Nolan defended those numbers and in-person theatres, however, in an interview with the Los Angeles Times: "I am worried that the studios are drawing the wrong conclusions from our release — that rather than looking at where the film has worked well and how that can provide them with much needed revenue, they're looking at where it hasn't lived up to pre-COVID expectations and will start using that as an excuse to make exhibition take all the losses from the pandemic instead of getting in the game and adapting — or rebuilding our business, in other words. Long term, moviegoing is a part of life, like restaurants and everything else. But right now, everybody has to adapt to a new reality."
It's not quite clear what he meant by "adapting" in this statement, although, judging by his recent criticism of the HBO Max move, he's still a staunch supporter of the traditional theatrical distribution model. Of course, that model is, for the moment and for some time still to come, not reasonable, profitable, or safe, as the COVID-19 pandemic continues to rage. While there's hope on the horizon, especially with vaccinations beginning, it's likely to still be months before moviegoing can safely resume, and even longer before enough people will be able and willing to return and pack theatres like before. The fear, perhaps, is that Warner Bros.'s move is not as temporary as they're making it seem.

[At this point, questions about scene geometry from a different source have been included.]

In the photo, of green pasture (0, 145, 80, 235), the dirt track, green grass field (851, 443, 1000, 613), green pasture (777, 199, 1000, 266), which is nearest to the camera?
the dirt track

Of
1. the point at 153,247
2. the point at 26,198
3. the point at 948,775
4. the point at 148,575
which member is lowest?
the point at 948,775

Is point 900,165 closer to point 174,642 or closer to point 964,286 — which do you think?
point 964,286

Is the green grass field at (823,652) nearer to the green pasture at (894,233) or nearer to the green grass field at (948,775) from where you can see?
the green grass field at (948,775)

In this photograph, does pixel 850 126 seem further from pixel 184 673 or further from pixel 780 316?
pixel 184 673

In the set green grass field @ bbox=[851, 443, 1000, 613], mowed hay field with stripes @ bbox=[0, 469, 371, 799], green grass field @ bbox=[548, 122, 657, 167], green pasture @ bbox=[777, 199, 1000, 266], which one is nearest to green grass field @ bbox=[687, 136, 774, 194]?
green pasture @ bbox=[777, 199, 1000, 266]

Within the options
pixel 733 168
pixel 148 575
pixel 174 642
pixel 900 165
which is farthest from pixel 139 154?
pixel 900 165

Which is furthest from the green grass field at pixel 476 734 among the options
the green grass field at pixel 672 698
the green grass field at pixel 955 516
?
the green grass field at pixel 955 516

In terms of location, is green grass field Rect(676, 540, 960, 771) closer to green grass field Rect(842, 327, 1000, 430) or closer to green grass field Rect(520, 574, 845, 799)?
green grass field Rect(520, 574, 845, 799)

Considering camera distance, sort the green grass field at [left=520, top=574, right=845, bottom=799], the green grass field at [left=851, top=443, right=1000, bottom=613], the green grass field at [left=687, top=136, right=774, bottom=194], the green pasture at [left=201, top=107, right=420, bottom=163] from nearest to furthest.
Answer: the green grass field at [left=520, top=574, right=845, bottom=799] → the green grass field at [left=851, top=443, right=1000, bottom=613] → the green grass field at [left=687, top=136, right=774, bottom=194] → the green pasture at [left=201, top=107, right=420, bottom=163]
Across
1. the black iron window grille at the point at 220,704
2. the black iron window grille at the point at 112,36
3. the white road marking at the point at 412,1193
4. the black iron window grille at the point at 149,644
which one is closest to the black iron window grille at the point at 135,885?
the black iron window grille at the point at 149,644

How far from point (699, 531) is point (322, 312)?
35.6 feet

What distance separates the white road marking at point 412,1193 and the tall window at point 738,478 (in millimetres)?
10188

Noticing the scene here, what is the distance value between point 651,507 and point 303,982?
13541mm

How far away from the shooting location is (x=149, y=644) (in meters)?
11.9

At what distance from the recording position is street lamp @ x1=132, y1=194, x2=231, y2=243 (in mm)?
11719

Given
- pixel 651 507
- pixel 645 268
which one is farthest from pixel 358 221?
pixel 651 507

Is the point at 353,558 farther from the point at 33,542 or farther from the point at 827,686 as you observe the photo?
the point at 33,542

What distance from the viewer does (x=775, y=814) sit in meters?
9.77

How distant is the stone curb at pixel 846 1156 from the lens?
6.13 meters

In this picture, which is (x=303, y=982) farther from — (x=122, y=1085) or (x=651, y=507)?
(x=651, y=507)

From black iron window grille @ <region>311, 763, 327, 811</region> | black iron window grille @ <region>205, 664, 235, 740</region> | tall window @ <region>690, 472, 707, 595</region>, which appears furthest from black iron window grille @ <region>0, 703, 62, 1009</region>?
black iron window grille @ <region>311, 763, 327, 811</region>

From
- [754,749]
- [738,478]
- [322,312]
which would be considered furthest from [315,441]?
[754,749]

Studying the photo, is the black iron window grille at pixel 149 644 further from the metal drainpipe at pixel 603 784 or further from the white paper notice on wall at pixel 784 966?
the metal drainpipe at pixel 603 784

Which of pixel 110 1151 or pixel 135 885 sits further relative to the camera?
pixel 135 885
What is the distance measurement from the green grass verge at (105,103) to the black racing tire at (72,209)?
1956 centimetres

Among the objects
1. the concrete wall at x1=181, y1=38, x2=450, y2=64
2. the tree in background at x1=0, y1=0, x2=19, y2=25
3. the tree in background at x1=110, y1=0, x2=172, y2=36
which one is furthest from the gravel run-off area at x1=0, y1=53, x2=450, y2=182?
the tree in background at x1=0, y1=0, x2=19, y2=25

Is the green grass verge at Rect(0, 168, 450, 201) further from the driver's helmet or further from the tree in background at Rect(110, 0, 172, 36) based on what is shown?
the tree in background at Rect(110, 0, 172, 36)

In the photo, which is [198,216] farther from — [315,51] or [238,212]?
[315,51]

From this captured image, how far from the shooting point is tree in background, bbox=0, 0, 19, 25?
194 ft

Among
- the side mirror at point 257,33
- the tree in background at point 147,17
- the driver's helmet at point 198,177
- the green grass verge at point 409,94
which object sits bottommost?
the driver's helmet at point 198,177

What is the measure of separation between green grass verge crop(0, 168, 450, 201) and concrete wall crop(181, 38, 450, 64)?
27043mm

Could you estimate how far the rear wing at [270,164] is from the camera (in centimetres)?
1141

Complicating matters further is the financial impact of the HBO Max move: residuals and other negotiated profit-sharing in the contracts of actors, crew, creatives, and so on will likely be affected by the move away from theatres, making a lot of people very upset and feeling shortchanged. On top of that, there's the very reasonable fear that, even though movies will only be available for a few weeks on HBO Max, they'll be quickly and easily pirated, cutting into profits even further. "Warners has made a grave mistake," one anonymous talent agent told The Hollywood Reporter. "Never have this many people been this upset with one entity."
At least some industry insiders share Nolan's frustrations, believing that the move is more about shoring up HBO Max at the expense of other Warner-owned media. In one CNBC article detailing the upheaval inside Time Warner, one former executive criticized this singular focus. "[WarnerMedia CEO] Jason [Kilar]'s belief is — wrongly — if any piece of content available anywhere other than HBO Max, it cheapens HBO Max. Jason is forgoing billions in revenue by turning his back on licencing to preserve content for HBO."
HBO Max has been plagued with issues from the start: confusing marketing that took too long to distinguish it from other HBO products, a rushed rollout, no immediate attention-grabbing original content, a lack of compatibility with certain devices, and more issues that have led to lower-than-hoped-for subscription numbers. Making all of Warner Bros.'s movies available on the platform as a theatrical alternative could drive subscriptions to HBO Max and provide consumers with new content even as the ongoing pandemic means moviegoing is still on hold, but it's understandable why so many in the movie and TV industries fear what it means for the future of entertainment.